Established, well-to-do couple Agnes (Dinah Shearing) and Tobias (Michael Craig) are living comfortable, middle aged suburban co-existence. That is except for Agnes’ sister Claire (Maggie Kirkpatrick), a house guest seriously (but happily) into the bottle, and daughter Julia (Heather Mitchell) whose latest marriage has folded and who has phoned to say she’s on her way home to mummy. Then who should arrive, unannounced and late at night, but old buddies Harry (Don Reid) and Edna (Jane Harders), scared out of their own home by some mysterious, intangible influence, seeking shelter and the security of a lifelong friendship. The spoilt, petulant Julia duly arrives to find good old Harry and Edna sleeping in “her” room - not, perhaps, just for the night but maybe for the duration. Meanwhile Claire is boozing merrily along (and stirring the pot) as the first act closes. Classic Albee. 

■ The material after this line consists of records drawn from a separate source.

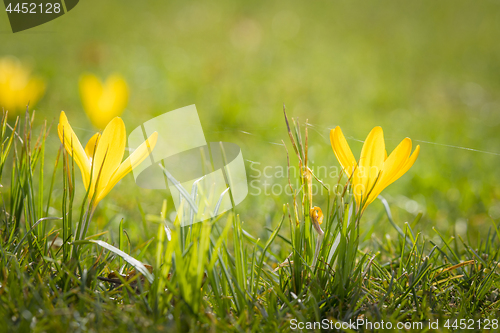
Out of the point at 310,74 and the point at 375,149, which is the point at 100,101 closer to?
the point at 375,149

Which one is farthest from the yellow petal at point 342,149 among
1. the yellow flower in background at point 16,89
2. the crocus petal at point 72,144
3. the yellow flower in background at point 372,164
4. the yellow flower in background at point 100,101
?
the yellow flower in background at point 16,89

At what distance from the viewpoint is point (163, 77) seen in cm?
319

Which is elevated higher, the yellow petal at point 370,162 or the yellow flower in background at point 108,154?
the yellow flower in background at point 108,154

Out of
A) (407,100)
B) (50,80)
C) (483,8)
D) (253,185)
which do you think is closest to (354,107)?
(407,100)

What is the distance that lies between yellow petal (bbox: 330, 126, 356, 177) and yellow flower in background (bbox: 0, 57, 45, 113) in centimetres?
121

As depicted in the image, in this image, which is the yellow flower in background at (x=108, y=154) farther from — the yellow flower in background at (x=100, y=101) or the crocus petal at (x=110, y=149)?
the yellow flower in background at (x=100, y=101)

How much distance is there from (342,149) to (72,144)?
47cm

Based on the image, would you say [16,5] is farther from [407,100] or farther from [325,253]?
[407,100]

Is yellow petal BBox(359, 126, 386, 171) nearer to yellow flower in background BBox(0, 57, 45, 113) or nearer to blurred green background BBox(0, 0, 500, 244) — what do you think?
blurred green background BBox(0, 0, 500, 244)

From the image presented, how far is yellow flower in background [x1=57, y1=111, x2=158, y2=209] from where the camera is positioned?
25.5 inches

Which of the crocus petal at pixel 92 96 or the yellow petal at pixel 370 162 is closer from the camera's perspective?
the yellow petal at pixel 370 162

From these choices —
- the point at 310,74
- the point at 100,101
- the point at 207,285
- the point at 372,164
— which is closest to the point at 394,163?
the point at 372,164

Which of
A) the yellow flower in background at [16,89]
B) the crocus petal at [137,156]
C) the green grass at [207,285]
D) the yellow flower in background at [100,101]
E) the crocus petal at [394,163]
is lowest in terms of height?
the green grass at [207,285]

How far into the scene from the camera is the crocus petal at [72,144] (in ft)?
2.06
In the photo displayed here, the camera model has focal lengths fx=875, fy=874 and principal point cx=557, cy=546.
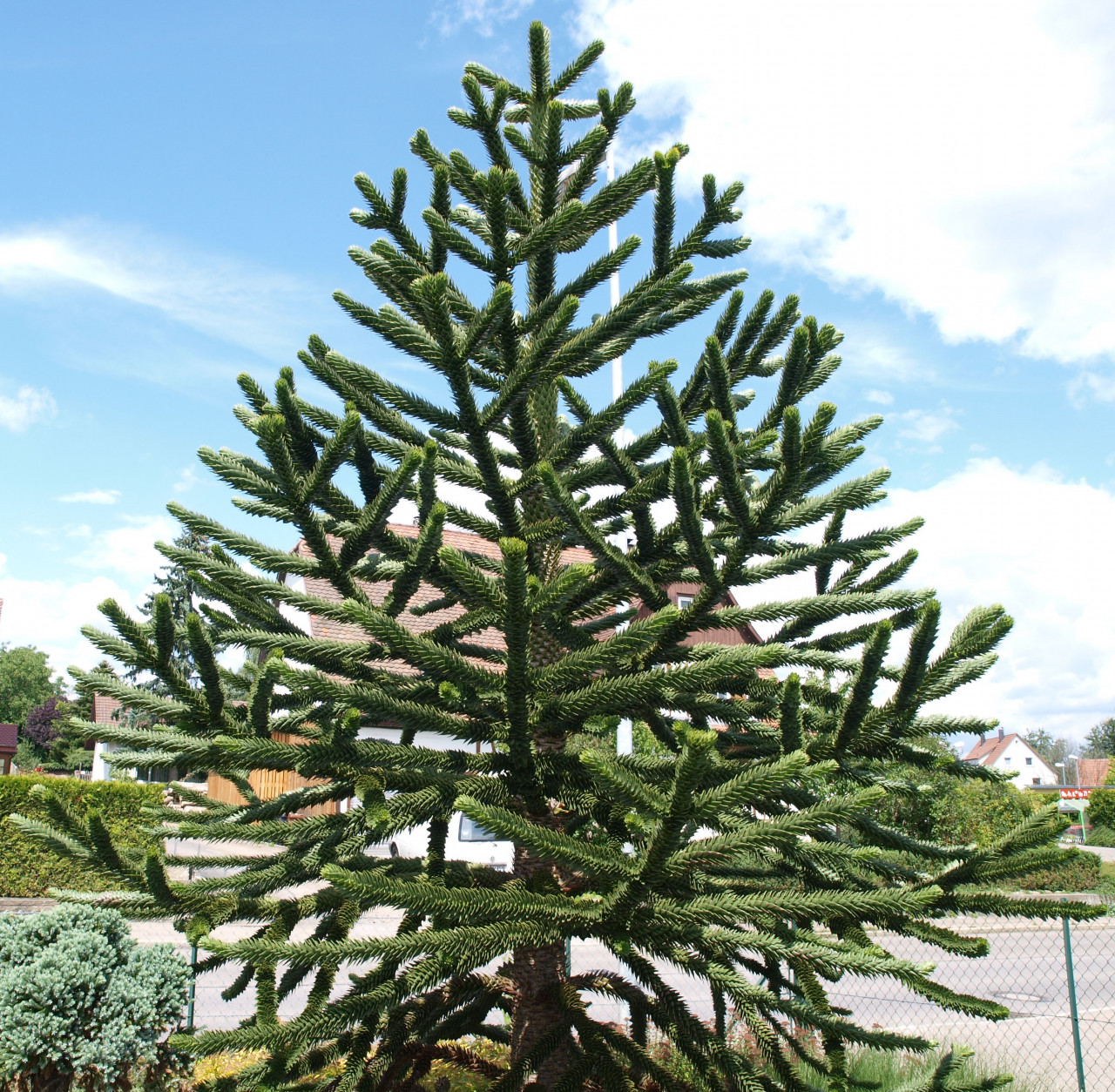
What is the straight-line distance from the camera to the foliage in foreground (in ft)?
15.1

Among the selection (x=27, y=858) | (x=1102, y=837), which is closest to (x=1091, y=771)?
(x=1102, y=837)

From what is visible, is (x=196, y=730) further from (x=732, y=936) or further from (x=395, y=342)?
(x=732, y=936)

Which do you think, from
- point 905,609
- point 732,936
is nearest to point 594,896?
point 732,936

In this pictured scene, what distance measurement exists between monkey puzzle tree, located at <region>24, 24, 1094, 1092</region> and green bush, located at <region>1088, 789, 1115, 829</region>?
39684 millimetres

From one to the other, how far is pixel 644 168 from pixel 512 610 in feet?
8.69

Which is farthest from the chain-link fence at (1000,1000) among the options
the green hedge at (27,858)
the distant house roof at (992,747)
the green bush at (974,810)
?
the distant house roof at (992,747)

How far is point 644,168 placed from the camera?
169 inches

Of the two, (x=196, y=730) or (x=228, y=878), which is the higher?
(x=196, y=730)

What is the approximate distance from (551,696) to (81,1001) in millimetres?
3417

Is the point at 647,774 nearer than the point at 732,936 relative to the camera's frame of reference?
No

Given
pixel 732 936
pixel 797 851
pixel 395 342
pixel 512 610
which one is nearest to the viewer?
pixel 512 610

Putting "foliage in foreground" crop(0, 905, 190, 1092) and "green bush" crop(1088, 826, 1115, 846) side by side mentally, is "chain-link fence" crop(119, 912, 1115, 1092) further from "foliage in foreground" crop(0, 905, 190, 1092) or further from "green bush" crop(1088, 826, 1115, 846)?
"green bush" crop(1088, 826, 1115, 846)

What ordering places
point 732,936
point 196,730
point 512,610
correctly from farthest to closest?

This particular offering is, however, a curiosity. While it would be all to easy to over-play the excesses of some of the characters, it is as if the director Simon Phillips has turned too far the other way. The over-all result is anti-climatic, of a script often spoken rather than felt by some of the actors, an uncertain start on opening night relieved by some of Albee’s brilliant lines but ultimately failing to ignite the real passion in his several messages - among them the insecurity of security and the burning question: is there a reasonable limit to love and friendship? Kirkpatrick and Mitchell are exceptions. The former’s Claire penetrates the hypocrisy of righteousness and gets it just right as the catalyst of the whole piece.  Mitchell, the multi married daughter, avoids, like Kirkpatrick, stepping over the fine line of self-indulgence in her portrayal of 36 year old immaturity. Reid and Harders, as the drop ins, are competent without quite making their initial situation or the move from helplessness to assertiveness quite credible. As for Shearing and Craig, their characters - around whom the burden of the tale basically revolves - rarely seemed on opening night to get closer than the periphery of the real involvement. The STC production (set designer Michael Scott-Mitchell, lighting Nick Schlieper) is typically sumptuous (and effective) but this and even more passages of strident, pretentious music can’t paper over the deficiencies of pallid individual performances. One other point: the perennial debate about American accents arises again here. The results on this occasion are erratic and distracting.  If seasoned actors such as those falter, the affectation should be summarily dismissed.